Avoid a PowerPoint Slumber Party:
Bring Slide Dazed Audience Back to Life

By Karen Friedman

Brian Fugere and several co authors wrote a great book titled: Why Business People Speak Like Idiots, a look at the frightening world of corporate speak. I would like to reserve the title of what could be a sequel called: Why Business People Create Slide Shows That Put People to Sleep.

You’ve seen these people. You’ve probably been in many of their audiences. They have 495 slides which they read to you one by one in a monotone voice with no facial expression and expect you to follow along in a font that even your ophthalmologist couldn’t translate.

For starters, most of us can read by ourselves, thank you very much. Secondly, assuming we can read, why then, doesn’t the presenter just send us the slides instead of inviting us to a presentation? They could save us a lot of time, though we certainly wouldn’t have those extra minutes to catch up on our sleep.

Am I being too sarcastic? Perhaps. But, I spend a good deal of my time coaching people through presentations and critical meetings in which they’ve spent a considerable amount of time designing and perfecting slides, but have spent little if any time thinking through their message. Creating a Power Point show or any slide template is not communicating. According to the English dictionary, communicate means to “converse”, to “impart” or to “connect”. The only thing connective about most slide shows is the plug that you stick into the socket to make the projector run. So, what is a presenter to do?

No One Came to See a Slide Show: Before you create a single slide, think about what you want to say. What do you want people to think, do, know or feel when you’re done speaking? What’s the theme of your talk? If the slides crashed, could you still tell the story? If your answer is no, then your message is muddled and you don’t truly own your material. Write your talk first and then create slides that reinforce what you’re saying instead of using your slides as a script.

Talk, Don’t Read: Reading is for the eye. Listening is for the ear. It’s important to create slides that speak in phrases, not sentences so you talk instead of read. Eliminate words such as if, and, the, in, on, of. Instead, use 3 to 5 words per line to reinforce what you’re saying so people are listening to you and not reading the slide. Look for opportunities to reveal these lines to prevent people from reading ahead and to focus their attention where you want it. Remember, less is more when trying to help people retain information.

Don’t Put Everything on the Slide: What works in print material does not always translate to a slide. A presenter’s job is to help listeners make sense of the information. If you put too much on the slide, they’ll be reading item Z while you’re still talking about item A. Instead of copying profit and loss statements or cutting and pasting data from a study, create colorful charts, graphs and pictures that can highlight data, evoke emotion and make the information more relevant to the listener. That’s what they’ll remember.

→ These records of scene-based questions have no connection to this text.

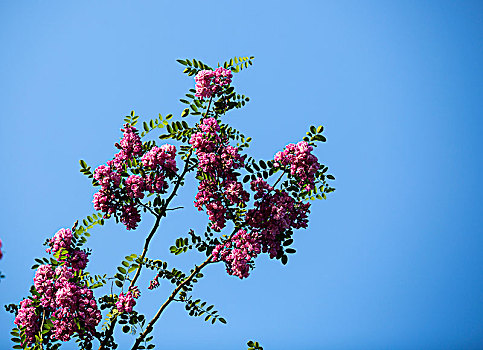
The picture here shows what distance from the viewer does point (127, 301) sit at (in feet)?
12.3

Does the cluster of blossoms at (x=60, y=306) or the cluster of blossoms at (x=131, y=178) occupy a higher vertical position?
the cluster of blossoms at (x=131, y=178)

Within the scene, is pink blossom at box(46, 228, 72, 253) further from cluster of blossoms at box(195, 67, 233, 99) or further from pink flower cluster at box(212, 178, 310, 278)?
cluster of blossoms at box(195, 67, 233, 99)

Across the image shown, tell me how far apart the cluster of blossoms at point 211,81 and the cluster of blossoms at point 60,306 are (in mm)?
1878

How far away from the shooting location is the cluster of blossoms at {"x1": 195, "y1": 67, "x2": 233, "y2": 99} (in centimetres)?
405

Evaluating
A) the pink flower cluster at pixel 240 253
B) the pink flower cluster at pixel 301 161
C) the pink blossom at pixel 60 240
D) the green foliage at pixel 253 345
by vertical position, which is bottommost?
the green foliage at pixel 253 345

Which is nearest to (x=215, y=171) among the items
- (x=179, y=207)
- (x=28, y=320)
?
(x=179, y=207)

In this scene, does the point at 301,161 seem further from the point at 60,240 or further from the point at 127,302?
the point at 60,240

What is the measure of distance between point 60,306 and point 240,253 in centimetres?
148

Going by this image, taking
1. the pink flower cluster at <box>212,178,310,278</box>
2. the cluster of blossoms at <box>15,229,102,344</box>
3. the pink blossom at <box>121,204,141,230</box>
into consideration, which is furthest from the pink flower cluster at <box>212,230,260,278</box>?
the cluster of blossoms at <box>15,229,102,344</box>

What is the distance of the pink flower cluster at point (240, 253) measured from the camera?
3.67 metres

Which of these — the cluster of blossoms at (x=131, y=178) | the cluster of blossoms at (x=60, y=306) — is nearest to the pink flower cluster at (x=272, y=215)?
the cluster of blossoms at (x=131, y=178)

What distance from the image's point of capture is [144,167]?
13.2ft

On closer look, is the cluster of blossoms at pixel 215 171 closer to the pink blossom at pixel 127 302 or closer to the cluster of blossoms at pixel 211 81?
the cluster of blossoms at pixel 211 81

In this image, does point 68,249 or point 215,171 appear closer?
point 215,171
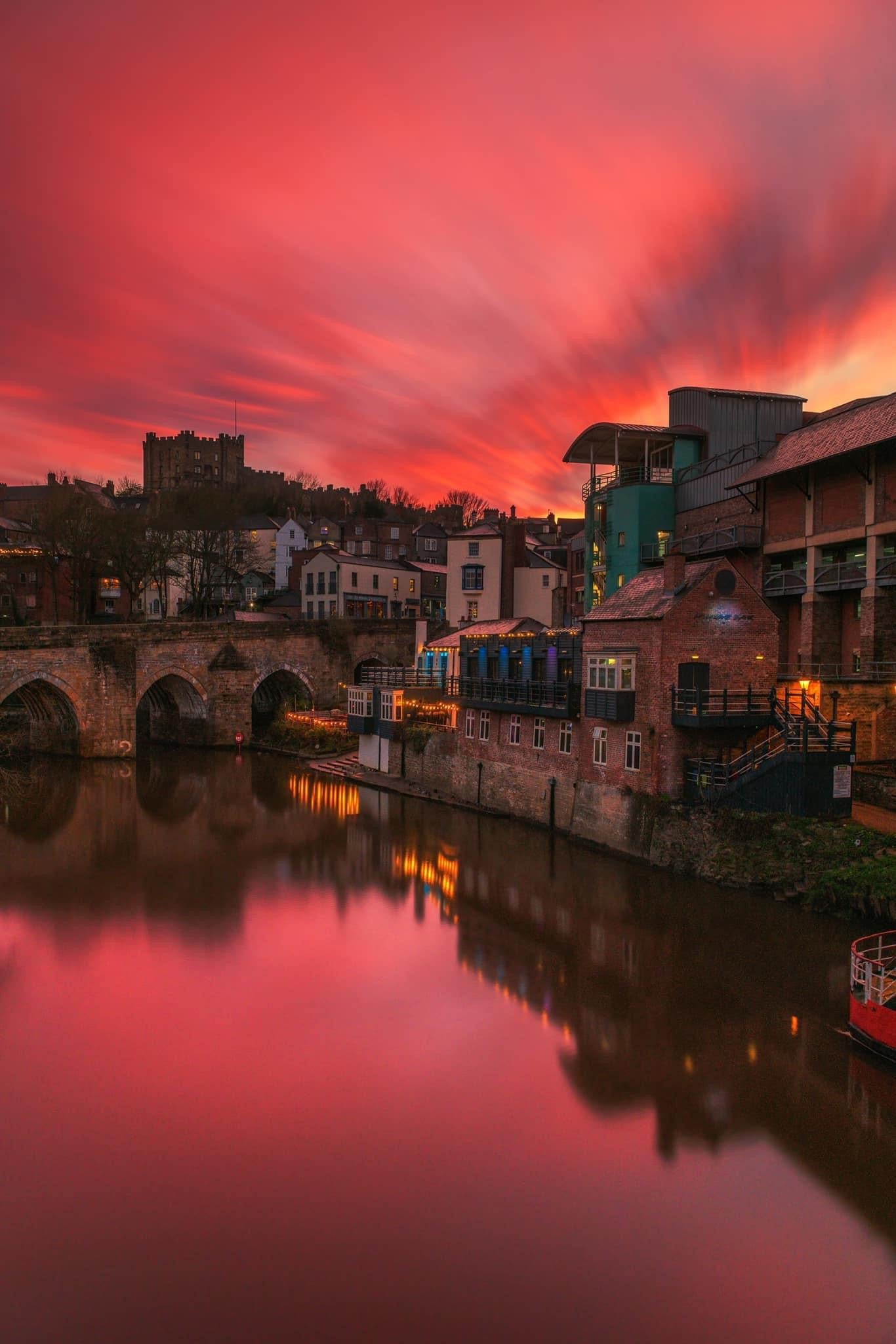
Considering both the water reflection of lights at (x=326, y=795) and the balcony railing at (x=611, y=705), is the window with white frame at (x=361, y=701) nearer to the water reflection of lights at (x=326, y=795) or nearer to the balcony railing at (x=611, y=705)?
the water reflection of lights at (x=326, y=795)

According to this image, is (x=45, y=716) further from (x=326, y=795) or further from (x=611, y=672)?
(x=611, y=672)

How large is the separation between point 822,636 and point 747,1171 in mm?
24852

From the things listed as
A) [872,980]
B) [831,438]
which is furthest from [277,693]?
[872,980]

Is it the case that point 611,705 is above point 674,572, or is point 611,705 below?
below

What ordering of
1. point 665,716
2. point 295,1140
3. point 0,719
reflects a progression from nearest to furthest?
point 295,1140, point 665,716, point 0,719

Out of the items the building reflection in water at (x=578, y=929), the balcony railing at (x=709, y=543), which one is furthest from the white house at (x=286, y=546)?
the balcony railing at (x=709, y=543)

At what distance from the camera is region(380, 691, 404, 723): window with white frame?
40438 millimetres

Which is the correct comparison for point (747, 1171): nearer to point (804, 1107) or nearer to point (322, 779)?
point (804, 1107)

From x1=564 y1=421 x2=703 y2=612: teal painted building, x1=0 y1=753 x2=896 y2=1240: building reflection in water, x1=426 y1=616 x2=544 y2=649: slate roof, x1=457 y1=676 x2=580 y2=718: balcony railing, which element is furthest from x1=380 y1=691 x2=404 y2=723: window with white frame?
x1=564 y1=421 x2=703 y2=612: teal painted building

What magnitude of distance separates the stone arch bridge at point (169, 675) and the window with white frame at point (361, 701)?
12162 mm

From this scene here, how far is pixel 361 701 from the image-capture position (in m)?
42.9

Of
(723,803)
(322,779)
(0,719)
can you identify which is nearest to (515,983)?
(723,803)

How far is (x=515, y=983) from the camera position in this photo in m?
18.7

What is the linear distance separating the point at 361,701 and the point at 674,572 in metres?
19.7
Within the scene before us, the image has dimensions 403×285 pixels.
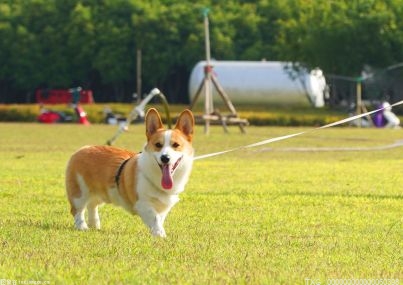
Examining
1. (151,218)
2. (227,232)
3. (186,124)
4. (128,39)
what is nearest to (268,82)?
(128,39)

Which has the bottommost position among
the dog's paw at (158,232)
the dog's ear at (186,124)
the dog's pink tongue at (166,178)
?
the dog's paw at (158,232)

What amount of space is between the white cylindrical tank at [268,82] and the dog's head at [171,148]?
153 feet

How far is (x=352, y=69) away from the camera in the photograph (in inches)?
2083

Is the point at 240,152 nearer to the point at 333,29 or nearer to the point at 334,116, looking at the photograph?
the point at 334,116

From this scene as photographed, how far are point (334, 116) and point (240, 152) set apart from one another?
25730mm

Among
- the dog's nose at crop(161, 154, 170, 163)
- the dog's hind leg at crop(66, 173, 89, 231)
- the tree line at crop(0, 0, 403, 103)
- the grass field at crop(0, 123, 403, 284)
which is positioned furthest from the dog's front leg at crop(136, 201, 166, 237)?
the tree line at crop(0, 0, 403, 103)

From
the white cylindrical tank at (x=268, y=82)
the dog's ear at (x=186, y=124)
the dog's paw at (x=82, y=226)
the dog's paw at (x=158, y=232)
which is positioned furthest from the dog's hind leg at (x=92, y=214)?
the white cylindrical tank at (x=268, y=82)

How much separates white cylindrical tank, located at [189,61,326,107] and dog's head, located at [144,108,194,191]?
4651 centimetres

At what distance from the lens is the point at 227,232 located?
28.8 ft

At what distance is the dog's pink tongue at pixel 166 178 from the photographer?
8270 millimetres

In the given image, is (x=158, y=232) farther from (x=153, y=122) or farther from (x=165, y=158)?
(x=153, y=122)

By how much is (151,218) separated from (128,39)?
55.2 meters

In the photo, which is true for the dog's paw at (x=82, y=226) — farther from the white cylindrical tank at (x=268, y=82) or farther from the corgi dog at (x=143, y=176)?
the white cylindrical tank at (x=268, y=82)

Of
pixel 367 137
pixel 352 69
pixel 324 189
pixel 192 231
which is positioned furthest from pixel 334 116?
pixel 192 231
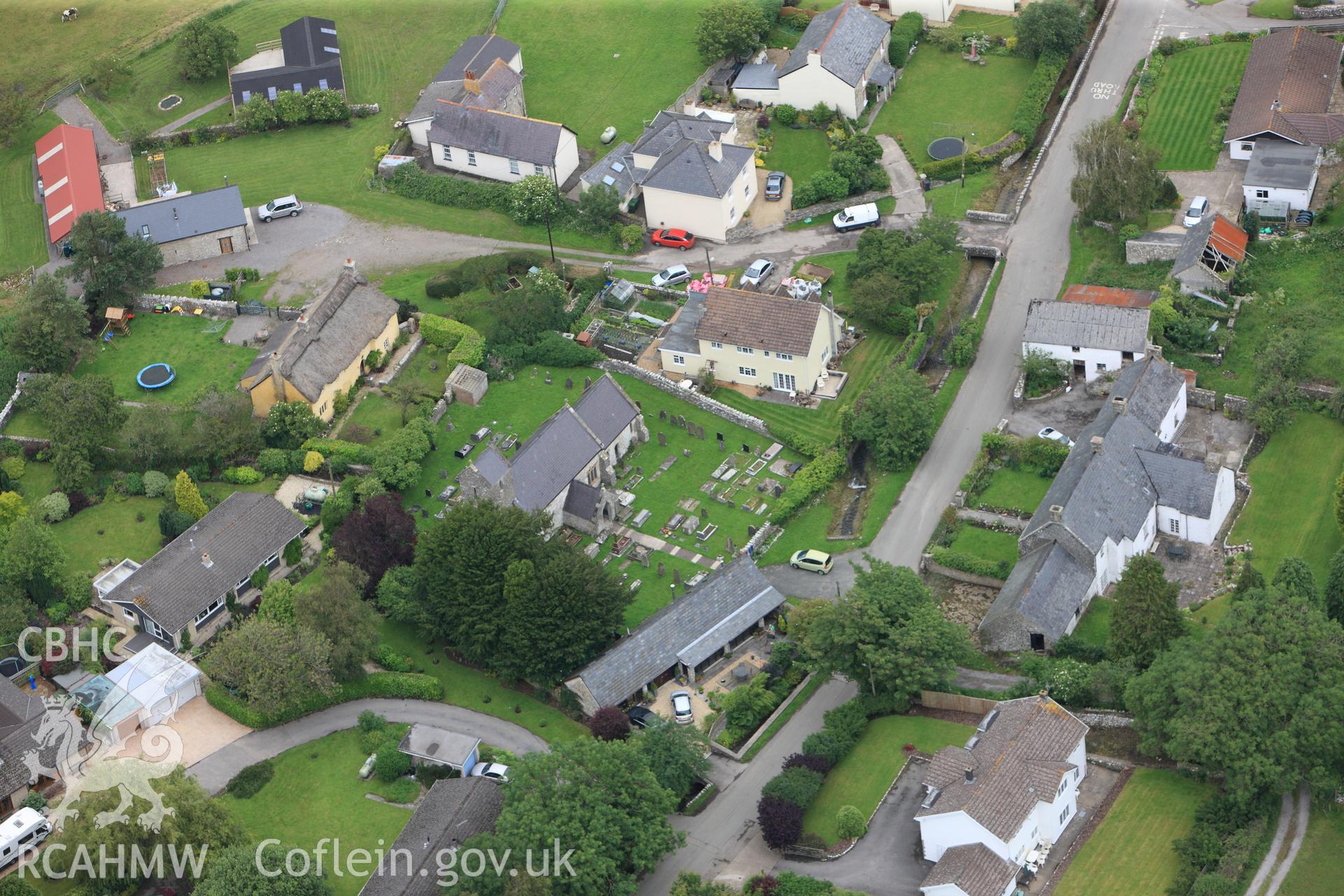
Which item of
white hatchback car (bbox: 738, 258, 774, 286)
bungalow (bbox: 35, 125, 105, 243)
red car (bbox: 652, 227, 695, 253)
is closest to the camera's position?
white hatchback car (bbox: 738, 258, 774, 286)

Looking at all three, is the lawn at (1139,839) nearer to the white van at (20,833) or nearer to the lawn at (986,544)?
the lawn at (986,544)

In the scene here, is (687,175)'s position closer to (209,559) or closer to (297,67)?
(297,67)

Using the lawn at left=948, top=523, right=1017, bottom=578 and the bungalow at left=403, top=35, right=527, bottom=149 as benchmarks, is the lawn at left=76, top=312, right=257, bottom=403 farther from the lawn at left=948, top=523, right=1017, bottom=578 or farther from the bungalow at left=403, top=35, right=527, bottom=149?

Think Headline: Look at each slide and ask: “What do I want them to take from this slide? What’s the headline and what does it mean to the people in the room?” Then think about how to walk them through the information and focus attention where you want it. For example: “Look at the purple box on the left compared to the yellow box on the right. Notice how much bigger the purple box is…nearly double the size. That means we’ve doubled our profits.” While every slide doesn’t have to stand on its own, it must have a reason for being there such as setting up a point or driving home a message.

We Don’t Do It That Way Here: Just because others drone on doesn’t mean you have to be boring too. Think of every presentation as a huge opportunity to inform, persuade or sell your point of view. If a slide set has been designed for you, you should still look for ways to personalize the information and create moments that audiences remember. If you are required to present every single slide, that doesn’t mean you have to read every point. Provide an overview and tell the audience that details will be available in written form later.

Hit Them Over the Head: Your first few words determine whether your audience tunes in or out. So, why do people need a slide to tell the audience what they are going to talk about? Don’t they know why they’re here? When you open your mouth, hit them over the head with a story or example that engages, grabs attention and evokes emotion. Help them understand why they should care if you want them to listen. What’s in it for them?

Finally, picture yourself at the back of the room straining to see the slide. Create slides for those people. Use color, big fonts and contrast. Remember, every time you speak, you’re on! Look for ways to stand out and set the bar a bit higher so people look forward to hearing what you have to say.